DATA FOR THIS TASK:
- - - - -

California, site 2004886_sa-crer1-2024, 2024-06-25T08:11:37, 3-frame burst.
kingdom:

- - - - -

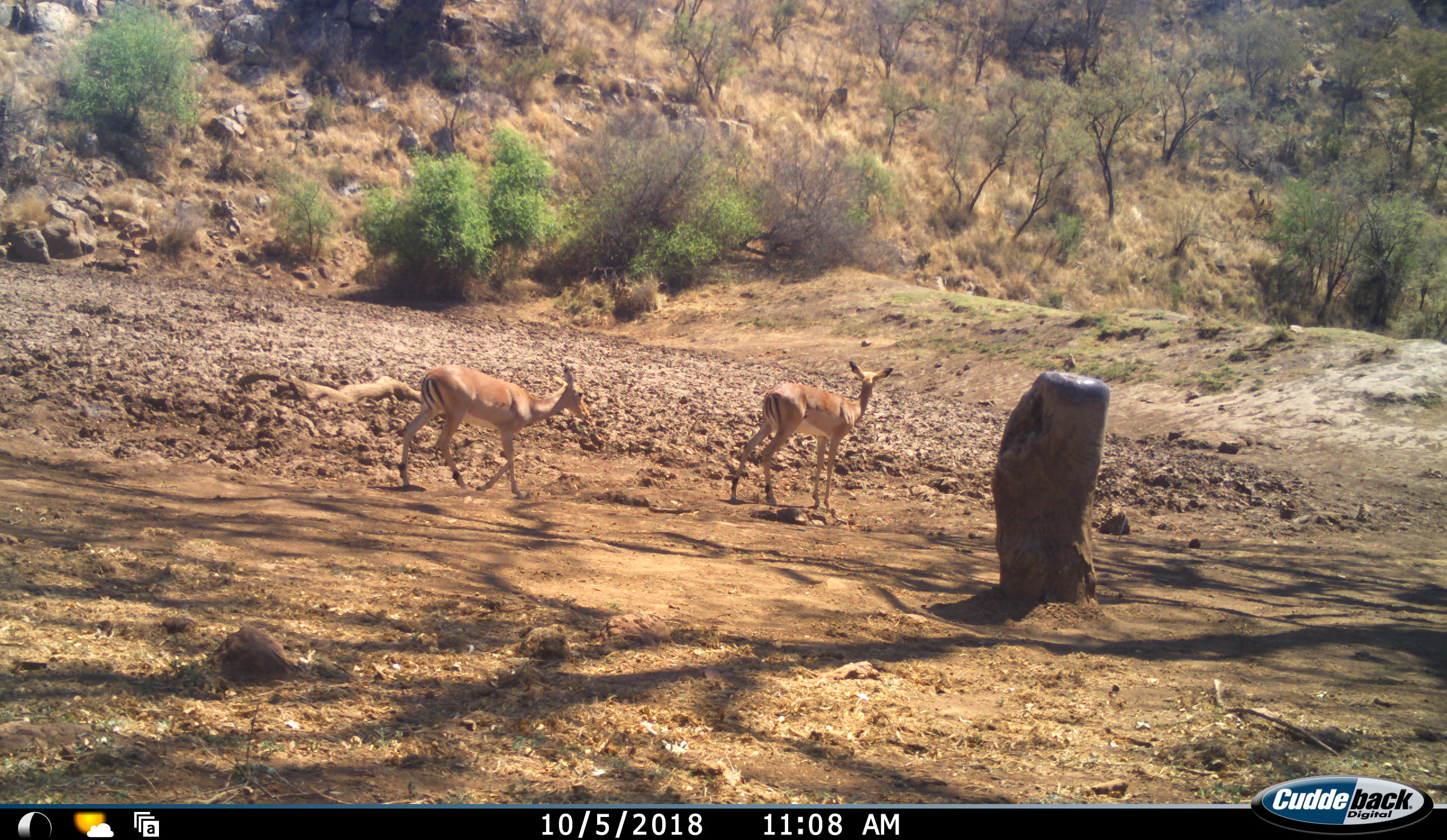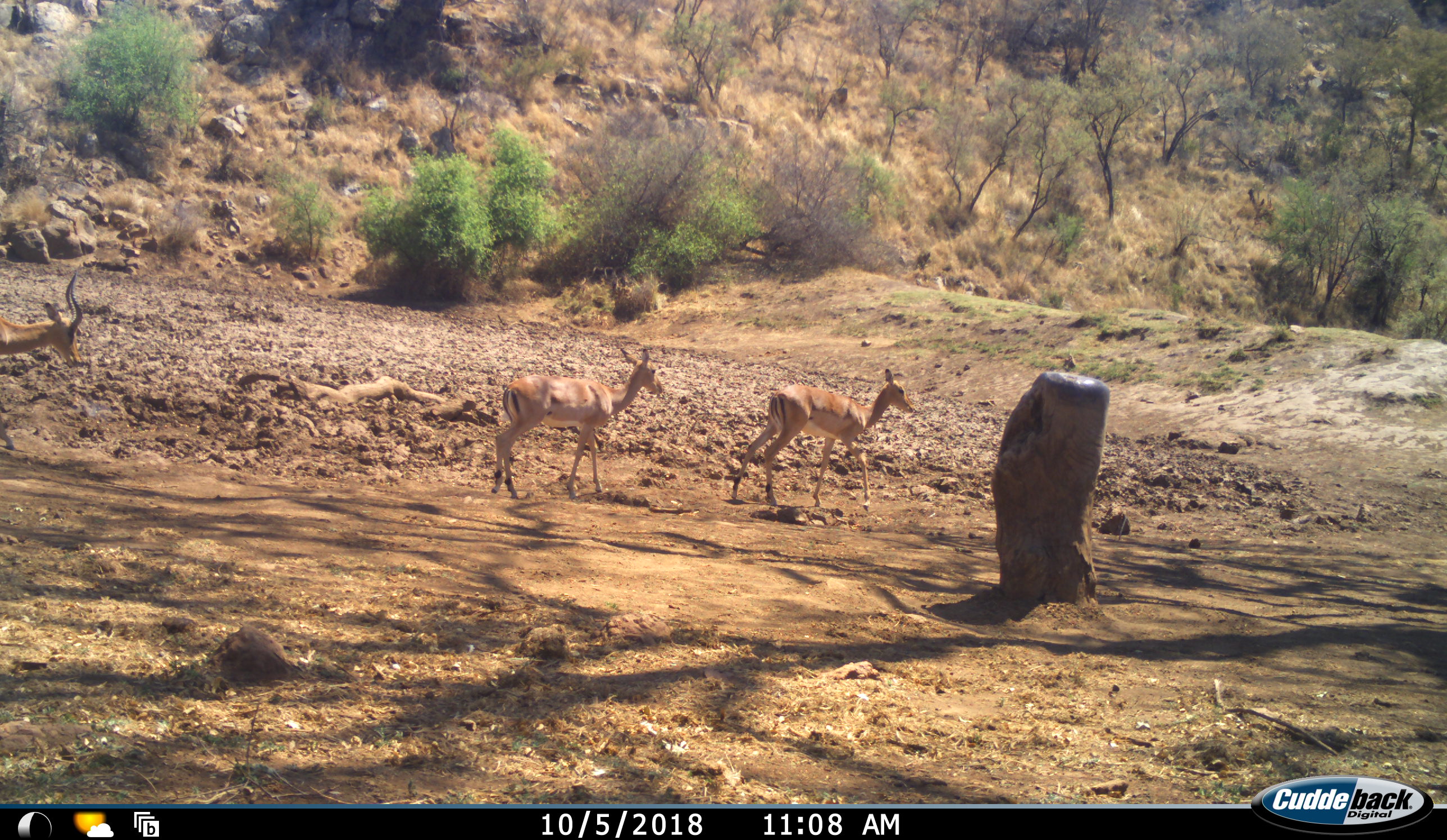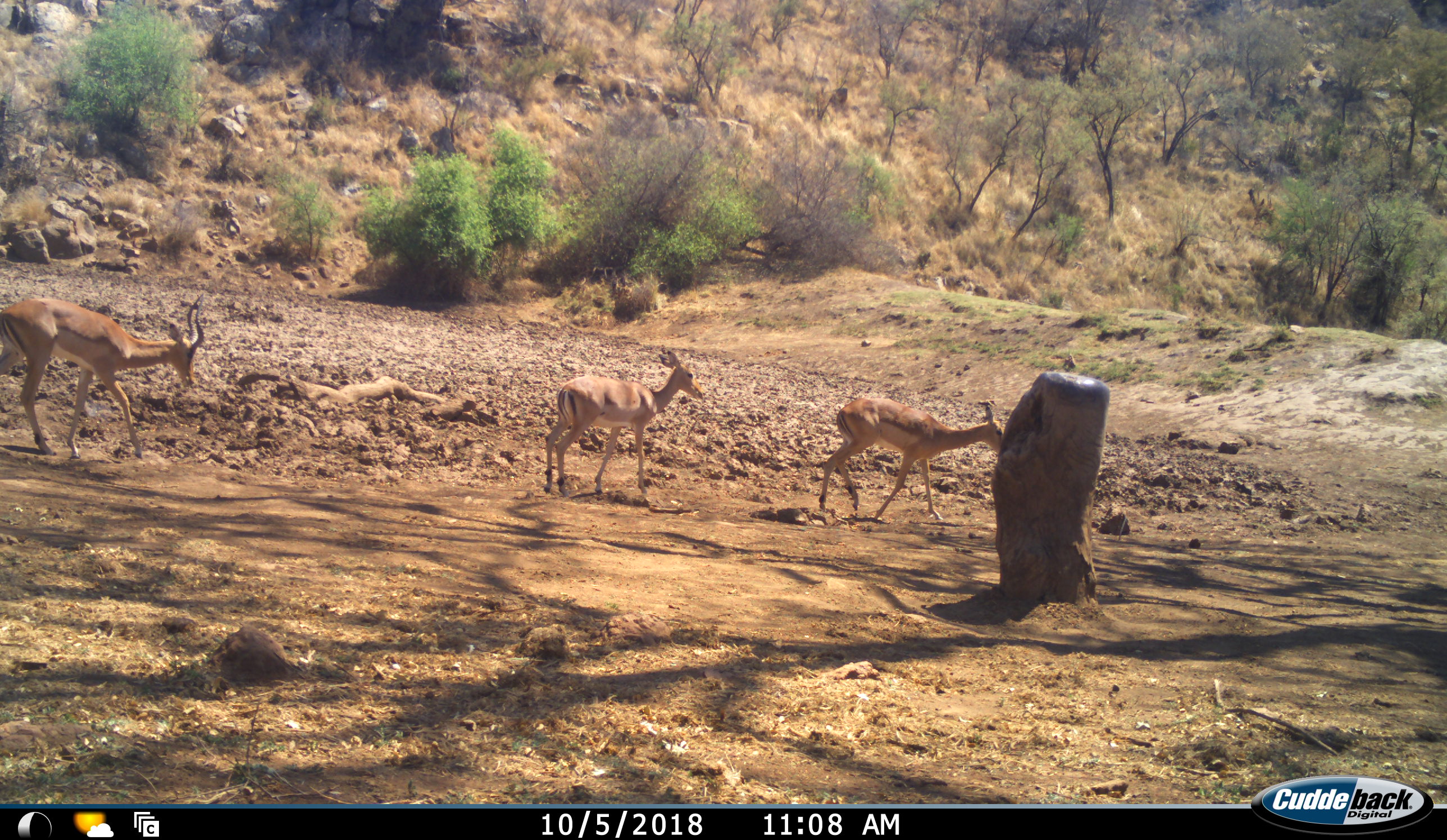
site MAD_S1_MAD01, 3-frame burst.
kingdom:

- - - - -

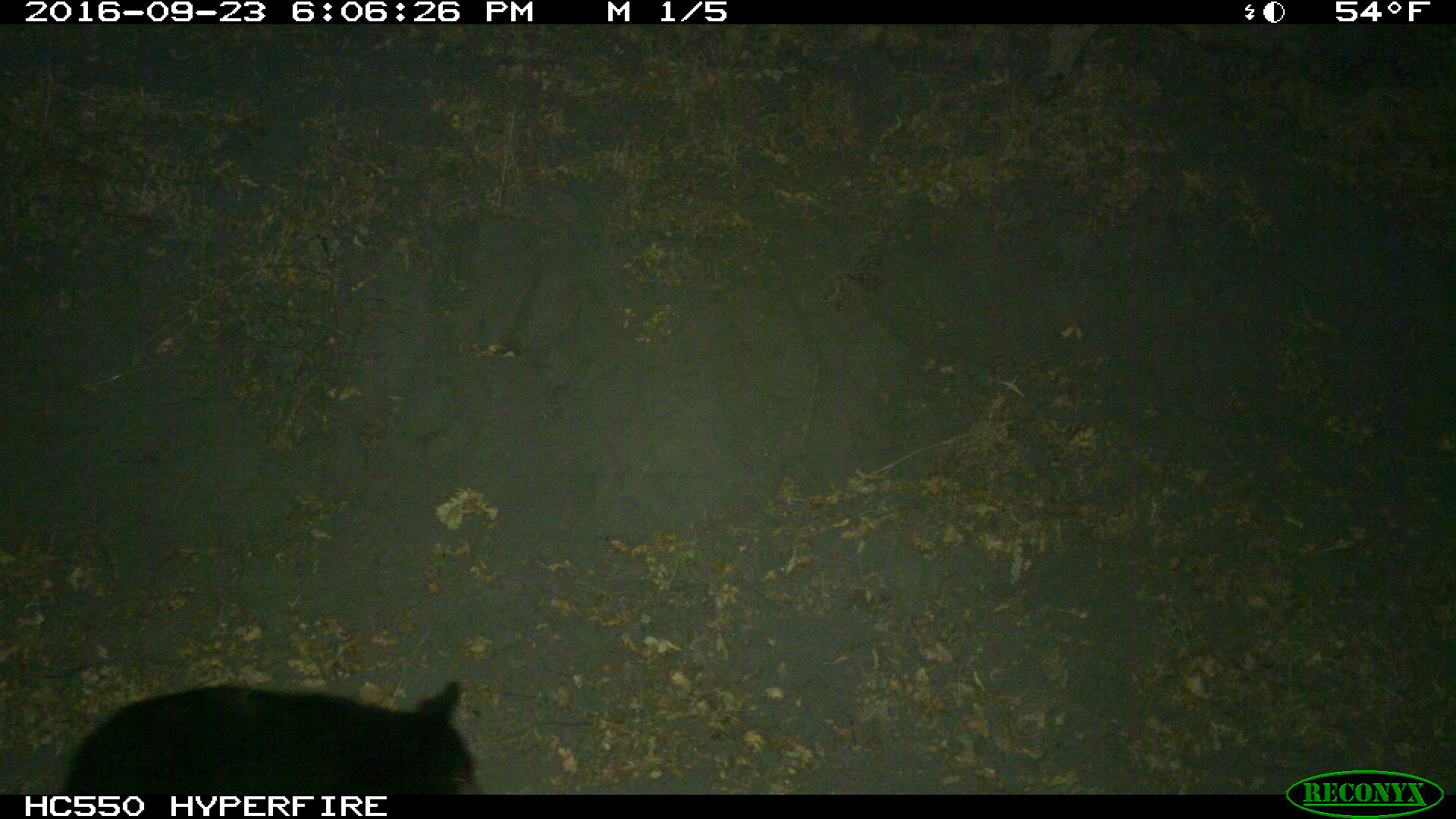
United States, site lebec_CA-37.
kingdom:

- - - - -

Every line of the entries above that includes "frame" should be copied.

California, site 2004886_sa-crer1-2024, 2024-06-25T08:11:37, 3-frame burst.
site MAD_S1_MAD01, 3-frame burst.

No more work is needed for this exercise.